University of Liverpool
Altered Heparan Sulfate in Ageing and Dementia: a Potential Axis for Dysregulation of BACE-1 in Alzheimers Disease
Alzheimer's Research UK
Cleavage of amyloid beta-protein precursor (APP) by the enzyme beta-secretase (BACE1) is a key step in A? peptide production and accumulation in brain plaques in AD sufferers. We have discovered that a complex cell sugar called heparan sulphate (HS) inhibits BACE1, providing a new drug discovery target and indicating a possible role as a brake on Ab generation in the brain. HS is also known to change in human tissues with ageing and in AD brains, and we have new preliminary evidence that certain enzymes involved in making HS in cells are present at lower levels in AD.

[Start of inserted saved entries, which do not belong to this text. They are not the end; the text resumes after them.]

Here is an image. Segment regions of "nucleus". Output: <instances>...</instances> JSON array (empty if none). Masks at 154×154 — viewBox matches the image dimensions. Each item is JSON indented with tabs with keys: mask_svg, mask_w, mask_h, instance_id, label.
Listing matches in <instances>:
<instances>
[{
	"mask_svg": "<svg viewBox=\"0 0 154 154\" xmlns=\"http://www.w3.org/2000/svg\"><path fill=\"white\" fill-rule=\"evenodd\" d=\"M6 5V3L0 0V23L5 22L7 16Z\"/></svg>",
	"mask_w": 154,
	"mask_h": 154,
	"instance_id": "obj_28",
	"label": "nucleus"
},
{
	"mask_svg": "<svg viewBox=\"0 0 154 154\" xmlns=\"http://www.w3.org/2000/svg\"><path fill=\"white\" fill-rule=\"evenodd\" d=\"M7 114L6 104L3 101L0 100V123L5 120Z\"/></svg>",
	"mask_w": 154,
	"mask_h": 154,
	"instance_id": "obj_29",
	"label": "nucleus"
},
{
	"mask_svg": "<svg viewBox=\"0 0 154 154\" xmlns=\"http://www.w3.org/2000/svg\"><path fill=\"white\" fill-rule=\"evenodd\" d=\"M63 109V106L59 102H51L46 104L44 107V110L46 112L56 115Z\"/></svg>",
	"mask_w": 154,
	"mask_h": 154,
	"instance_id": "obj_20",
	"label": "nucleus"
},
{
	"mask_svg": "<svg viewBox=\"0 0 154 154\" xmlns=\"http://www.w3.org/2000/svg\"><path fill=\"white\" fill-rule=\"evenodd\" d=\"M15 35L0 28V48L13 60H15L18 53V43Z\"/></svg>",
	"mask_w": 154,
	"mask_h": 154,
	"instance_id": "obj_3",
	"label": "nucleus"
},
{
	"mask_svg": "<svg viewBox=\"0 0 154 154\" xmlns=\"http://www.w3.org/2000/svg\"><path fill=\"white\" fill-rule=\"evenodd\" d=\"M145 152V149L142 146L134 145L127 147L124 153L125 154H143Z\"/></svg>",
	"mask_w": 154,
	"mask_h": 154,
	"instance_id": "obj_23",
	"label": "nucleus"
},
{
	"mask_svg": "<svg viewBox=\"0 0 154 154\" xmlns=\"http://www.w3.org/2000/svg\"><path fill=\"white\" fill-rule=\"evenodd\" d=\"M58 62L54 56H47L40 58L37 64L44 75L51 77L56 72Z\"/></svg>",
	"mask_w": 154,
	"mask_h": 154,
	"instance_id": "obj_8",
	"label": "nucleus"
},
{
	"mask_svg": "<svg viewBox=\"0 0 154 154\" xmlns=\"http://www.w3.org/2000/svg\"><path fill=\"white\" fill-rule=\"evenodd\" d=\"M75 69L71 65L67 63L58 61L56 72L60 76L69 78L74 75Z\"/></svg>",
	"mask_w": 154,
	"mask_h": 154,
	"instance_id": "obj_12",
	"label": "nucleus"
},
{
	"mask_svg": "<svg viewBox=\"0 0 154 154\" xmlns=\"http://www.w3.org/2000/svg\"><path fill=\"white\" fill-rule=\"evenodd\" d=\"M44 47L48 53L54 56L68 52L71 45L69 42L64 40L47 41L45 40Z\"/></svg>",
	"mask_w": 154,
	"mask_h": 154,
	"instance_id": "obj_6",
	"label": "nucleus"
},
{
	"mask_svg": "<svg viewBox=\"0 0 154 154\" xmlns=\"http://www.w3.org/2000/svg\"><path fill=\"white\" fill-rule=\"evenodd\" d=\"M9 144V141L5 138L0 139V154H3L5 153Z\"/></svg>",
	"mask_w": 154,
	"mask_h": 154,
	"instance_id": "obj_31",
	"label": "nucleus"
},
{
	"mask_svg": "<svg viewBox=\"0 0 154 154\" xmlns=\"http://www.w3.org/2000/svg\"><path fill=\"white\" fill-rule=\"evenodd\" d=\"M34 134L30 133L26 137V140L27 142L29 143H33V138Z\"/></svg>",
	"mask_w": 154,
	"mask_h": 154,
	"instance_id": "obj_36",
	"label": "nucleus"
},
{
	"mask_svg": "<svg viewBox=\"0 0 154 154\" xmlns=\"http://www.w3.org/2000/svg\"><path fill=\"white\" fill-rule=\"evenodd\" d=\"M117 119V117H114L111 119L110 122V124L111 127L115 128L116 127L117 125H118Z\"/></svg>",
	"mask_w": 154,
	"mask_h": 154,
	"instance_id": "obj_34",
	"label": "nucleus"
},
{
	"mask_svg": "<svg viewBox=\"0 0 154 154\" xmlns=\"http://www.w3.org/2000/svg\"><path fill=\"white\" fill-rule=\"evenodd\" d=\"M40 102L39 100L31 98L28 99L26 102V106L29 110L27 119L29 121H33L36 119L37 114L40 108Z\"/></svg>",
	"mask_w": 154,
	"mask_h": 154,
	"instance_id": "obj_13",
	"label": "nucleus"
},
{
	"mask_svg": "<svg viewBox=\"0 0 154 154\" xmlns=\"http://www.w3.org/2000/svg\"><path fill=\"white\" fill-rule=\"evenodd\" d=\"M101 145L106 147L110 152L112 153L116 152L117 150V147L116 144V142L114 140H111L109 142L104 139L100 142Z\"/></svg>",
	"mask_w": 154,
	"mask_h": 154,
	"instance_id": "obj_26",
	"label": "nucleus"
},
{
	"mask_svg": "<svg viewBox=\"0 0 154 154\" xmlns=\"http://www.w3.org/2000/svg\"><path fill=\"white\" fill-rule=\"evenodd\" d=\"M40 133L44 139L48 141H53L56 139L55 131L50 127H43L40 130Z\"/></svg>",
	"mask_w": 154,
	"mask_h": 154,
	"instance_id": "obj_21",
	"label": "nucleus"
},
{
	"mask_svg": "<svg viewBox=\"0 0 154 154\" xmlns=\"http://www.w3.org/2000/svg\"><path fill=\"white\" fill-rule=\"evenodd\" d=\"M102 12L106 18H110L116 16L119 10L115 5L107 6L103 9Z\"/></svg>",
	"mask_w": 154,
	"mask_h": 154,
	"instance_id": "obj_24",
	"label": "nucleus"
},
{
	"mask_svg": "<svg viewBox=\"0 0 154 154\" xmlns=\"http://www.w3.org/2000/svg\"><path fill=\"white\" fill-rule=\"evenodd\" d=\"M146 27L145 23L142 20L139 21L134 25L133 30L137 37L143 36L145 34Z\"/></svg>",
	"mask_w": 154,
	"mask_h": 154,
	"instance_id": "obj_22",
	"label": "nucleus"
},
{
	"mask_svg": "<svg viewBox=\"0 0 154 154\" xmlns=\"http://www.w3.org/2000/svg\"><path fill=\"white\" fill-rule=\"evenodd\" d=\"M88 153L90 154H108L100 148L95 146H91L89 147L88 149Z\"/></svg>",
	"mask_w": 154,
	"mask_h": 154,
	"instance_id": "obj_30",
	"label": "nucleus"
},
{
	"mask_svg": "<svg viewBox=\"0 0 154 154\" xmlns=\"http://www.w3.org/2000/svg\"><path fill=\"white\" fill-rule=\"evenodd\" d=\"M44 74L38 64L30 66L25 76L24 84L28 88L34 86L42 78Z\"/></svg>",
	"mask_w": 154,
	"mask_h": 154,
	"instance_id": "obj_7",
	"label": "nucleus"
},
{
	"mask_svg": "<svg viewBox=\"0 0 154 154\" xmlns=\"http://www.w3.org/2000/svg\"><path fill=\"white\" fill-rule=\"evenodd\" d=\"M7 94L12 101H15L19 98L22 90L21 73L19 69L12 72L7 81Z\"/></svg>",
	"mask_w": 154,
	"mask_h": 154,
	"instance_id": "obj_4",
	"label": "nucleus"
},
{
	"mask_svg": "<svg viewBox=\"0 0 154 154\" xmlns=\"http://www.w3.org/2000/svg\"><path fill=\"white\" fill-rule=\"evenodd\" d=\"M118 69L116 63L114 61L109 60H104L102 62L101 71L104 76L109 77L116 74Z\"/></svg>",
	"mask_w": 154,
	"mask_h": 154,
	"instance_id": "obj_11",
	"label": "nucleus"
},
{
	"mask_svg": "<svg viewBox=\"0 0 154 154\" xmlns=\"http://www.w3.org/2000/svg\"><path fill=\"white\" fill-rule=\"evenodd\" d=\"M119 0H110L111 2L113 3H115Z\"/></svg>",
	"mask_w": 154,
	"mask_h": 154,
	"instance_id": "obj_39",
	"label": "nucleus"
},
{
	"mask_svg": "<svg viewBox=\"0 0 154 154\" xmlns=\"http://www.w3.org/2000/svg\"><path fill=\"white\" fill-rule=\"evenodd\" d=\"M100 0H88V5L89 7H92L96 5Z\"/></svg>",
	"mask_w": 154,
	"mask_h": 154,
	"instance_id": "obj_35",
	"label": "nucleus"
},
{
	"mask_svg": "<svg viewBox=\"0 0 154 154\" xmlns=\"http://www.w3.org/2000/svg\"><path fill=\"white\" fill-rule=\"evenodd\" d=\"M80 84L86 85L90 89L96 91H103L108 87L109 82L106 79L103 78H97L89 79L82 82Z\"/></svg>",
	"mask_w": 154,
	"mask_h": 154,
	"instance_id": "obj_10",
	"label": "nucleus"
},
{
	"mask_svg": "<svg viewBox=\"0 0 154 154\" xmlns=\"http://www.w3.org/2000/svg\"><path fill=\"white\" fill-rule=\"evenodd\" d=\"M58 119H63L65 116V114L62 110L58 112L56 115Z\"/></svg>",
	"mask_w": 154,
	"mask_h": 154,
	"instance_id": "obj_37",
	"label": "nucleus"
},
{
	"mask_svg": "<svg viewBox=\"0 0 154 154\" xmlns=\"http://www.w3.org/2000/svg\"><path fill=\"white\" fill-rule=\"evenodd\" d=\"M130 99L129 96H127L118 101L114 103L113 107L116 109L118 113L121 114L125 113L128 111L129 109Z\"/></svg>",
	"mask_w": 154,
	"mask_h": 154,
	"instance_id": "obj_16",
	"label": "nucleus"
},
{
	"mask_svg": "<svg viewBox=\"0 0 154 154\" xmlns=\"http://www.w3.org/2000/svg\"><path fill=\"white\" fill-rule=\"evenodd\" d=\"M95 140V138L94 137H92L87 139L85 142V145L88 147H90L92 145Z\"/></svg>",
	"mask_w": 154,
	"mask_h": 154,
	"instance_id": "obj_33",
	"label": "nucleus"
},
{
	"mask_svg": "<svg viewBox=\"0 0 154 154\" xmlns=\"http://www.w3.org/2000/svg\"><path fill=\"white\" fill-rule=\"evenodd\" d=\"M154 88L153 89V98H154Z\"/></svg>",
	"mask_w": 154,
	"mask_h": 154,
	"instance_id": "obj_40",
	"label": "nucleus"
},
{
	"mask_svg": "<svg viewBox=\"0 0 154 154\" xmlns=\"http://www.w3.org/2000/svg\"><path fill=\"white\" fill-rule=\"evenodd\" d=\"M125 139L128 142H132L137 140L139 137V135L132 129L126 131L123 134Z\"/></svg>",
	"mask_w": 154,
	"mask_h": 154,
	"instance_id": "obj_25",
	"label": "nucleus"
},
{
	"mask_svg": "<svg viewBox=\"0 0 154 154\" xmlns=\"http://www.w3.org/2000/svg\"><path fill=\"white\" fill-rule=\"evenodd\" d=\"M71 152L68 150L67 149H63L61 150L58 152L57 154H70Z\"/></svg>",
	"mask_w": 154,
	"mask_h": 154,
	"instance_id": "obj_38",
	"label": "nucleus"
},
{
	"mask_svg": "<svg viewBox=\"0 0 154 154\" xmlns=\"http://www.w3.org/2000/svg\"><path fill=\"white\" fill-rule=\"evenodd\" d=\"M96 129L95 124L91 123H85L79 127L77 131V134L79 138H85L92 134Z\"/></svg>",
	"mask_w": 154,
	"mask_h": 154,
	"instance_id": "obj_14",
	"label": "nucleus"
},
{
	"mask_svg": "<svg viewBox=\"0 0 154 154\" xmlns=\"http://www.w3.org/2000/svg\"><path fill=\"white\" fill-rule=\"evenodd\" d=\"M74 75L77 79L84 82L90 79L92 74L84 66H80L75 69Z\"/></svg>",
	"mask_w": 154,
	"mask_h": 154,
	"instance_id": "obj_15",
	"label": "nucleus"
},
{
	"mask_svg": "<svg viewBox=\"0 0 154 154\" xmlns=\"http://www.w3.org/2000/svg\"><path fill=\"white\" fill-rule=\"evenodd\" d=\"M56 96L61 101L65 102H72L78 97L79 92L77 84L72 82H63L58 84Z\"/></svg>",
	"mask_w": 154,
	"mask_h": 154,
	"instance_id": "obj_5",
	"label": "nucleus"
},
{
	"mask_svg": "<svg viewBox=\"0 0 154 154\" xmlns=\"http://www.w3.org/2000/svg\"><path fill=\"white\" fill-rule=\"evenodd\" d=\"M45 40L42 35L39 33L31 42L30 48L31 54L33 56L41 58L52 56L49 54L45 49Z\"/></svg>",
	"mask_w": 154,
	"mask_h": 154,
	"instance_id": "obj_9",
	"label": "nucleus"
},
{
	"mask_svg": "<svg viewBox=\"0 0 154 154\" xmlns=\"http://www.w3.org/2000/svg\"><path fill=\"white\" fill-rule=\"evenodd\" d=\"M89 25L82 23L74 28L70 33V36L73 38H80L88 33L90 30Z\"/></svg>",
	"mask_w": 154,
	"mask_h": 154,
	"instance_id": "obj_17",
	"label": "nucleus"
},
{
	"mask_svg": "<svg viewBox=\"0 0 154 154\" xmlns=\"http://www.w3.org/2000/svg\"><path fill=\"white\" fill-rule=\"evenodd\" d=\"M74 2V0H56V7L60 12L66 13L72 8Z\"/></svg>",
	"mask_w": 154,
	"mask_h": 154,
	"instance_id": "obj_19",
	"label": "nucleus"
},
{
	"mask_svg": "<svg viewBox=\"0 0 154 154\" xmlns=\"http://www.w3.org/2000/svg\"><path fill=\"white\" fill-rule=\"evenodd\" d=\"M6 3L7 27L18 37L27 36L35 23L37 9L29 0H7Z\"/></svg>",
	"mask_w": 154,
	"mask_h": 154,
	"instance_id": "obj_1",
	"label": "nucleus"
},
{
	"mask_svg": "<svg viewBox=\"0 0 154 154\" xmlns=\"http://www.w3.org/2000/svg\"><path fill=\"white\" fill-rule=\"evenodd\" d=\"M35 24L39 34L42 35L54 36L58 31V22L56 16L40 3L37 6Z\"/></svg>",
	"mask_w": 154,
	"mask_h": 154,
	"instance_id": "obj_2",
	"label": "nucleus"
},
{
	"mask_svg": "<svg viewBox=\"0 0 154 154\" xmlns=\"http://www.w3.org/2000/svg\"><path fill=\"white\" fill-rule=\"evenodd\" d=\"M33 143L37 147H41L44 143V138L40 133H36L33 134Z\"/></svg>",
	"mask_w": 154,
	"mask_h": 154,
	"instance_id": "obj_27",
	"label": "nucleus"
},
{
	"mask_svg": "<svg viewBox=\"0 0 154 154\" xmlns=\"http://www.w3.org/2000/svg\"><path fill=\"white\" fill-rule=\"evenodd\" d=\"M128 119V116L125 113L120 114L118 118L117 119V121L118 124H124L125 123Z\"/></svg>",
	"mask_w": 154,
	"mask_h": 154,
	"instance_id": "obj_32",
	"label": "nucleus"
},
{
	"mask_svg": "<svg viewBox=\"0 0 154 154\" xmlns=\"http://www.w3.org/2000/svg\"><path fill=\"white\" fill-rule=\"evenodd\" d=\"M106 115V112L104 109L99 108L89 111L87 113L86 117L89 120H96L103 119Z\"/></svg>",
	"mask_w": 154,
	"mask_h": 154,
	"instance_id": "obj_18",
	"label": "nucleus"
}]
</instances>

Our hypothesis is that changes in HS structure during ageing and in dementia may result in taking the brake off BACE-1 activity, leading to elevated generation of pathogenic Abeta peptides. We will analyse the structure and BACE-1 inhibitory activity of HS from brains of AD patients and age matched controls, and study expression levels of enzymes which make HS. These studies will help us to understand the in vivo relevance of HS to AD pathogenesis, support targeting HS regulation of BACE1 for development of disease-modifying drugs, and may reveal new genetic or biochemical markers for risk of development of AD.